Pourquoi une telle haine de la part de cet apprenti caudillo qui devait avoir 13 ans en mai 68 ?
Cette tirade hargneuse, hors norme, acharnée, contre un des plus grands mouvements de l’histoire sociale de notre pays, est plus que tout le reste le signal de la grande revanche de l’extrême droite dirigeante de l’UMP !
C’est contre les huit à neuf millions de grévistes de mai-juin 68 qu’il en a, lui qui ose se faire photographier devant des ouvriers portant le casque de sécurité, pour mieux les berner.

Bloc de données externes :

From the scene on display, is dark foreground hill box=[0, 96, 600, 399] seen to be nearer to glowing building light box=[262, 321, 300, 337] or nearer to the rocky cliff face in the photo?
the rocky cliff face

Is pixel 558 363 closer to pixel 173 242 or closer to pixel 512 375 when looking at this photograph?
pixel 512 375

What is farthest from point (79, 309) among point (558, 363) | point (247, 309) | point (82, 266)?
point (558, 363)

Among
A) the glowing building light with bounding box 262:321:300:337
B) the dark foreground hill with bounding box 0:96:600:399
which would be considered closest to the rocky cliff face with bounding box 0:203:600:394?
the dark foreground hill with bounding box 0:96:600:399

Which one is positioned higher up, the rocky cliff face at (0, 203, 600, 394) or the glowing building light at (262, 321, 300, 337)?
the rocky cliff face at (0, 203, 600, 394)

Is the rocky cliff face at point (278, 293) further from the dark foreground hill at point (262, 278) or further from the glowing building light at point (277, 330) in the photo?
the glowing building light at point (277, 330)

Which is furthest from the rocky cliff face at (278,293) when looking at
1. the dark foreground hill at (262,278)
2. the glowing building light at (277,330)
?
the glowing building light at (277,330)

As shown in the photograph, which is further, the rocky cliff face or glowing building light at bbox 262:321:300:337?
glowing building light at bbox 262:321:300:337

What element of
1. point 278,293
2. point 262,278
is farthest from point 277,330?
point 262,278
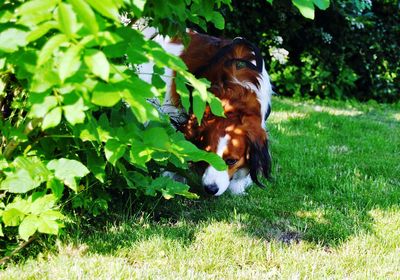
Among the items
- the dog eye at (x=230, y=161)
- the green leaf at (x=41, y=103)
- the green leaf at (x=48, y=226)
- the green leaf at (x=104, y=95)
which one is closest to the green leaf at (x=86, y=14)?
the green leaf at (x=104, y=95)

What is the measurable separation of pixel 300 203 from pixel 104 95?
2418 millimetres

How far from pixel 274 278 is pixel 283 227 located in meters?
0.67

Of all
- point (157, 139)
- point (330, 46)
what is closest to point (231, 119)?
point (157, 139)

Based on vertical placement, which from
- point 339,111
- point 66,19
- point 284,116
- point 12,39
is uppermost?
point 66,19

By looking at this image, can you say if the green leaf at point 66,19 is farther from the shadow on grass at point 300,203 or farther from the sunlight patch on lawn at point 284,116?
the sunlight patch on lawn at point 284,116

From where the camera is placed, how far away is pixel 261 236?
3.23 m

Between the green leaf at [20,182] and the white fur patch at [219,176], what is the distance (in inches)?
56.3

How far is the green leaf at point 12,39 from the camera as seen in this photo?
65.7 inches

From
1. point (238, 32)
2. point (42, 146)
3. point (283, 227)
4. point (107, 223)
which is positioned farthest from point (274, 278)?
point (238, 32)

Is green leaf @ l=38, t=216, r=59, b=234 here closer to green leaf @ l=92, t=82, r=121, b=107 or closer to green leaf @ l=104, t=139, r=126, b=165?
green leaf @ l=104, t=139, r=126, b=165

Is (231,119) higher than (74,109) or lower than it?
lower

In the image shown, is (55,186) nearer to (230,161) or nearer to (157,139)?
(157,139)

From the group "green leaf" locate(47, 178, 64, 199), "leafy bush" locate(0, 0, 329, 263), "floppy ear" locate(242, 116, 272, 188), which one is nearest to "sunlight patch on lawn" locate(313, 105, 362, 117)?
"floppy ear" locate(242, 116, 272, 188)

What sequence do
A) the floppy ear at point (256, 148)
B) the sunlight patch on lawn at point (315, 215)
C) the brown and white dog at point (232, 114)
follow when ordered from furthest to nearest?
1. the floppy ear at point (256, 148)
2. the brown and white dog at point (232, 114)
3. the sunlight patch on lawn at point (315, 215)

S’il va voir « la France qui se lève tôt » c’est pour qu’elle se lève encore plus tôt, se couche plus tard et gagne moins, pour que les profits de ses amis de Neuilly augmentent : tout cela dans une mise en scène que toute les rédactions en chef de la presse aux ordres orchestrent !
Nul doute que Sarkozy pense la même chose de toutes les luttes sociales, du Conseil national de la Résistance, de mai- juin 36, de la Commune de Paris, des combats pour les journées de 10 h puis de 8 h, pour les 40 h, pour « l’assistanat » de la Sécurité sociale et des retraites par répartition...
N’est-ce pas lui qui a assez d’inculture pour mettre dans son clip télévisé :
« Le travail c’est la liberté » (ARBEIT MACHT FREI) ?
En fait ce que signifie avec arrogance, l’homme au Karcher, Sarkozy, c’est qu’il veut écraser tout mouvement social de type CIP (mars 94, nov-déc 95), retraites (printemps 2003), CPE (janvier-avril 2006), c’est qu’il fera la guerre aux syndicats puisque sa première loi sera contre le droit de grève !
Sarkozy a amalgamé à Bercy, dimanche 29 avril, « la France qui paye toujours pour tous les autres, (...) qui paye pour les fautes des politiques, des technocrates, des syndicalistes, qui paye pour les fraudeurs, qui paye pour les voyous, qui paye pour ceux qui profitent du système, qui paye pour ceux qui demandent toujours et qui ne veulent jamais rien donner ».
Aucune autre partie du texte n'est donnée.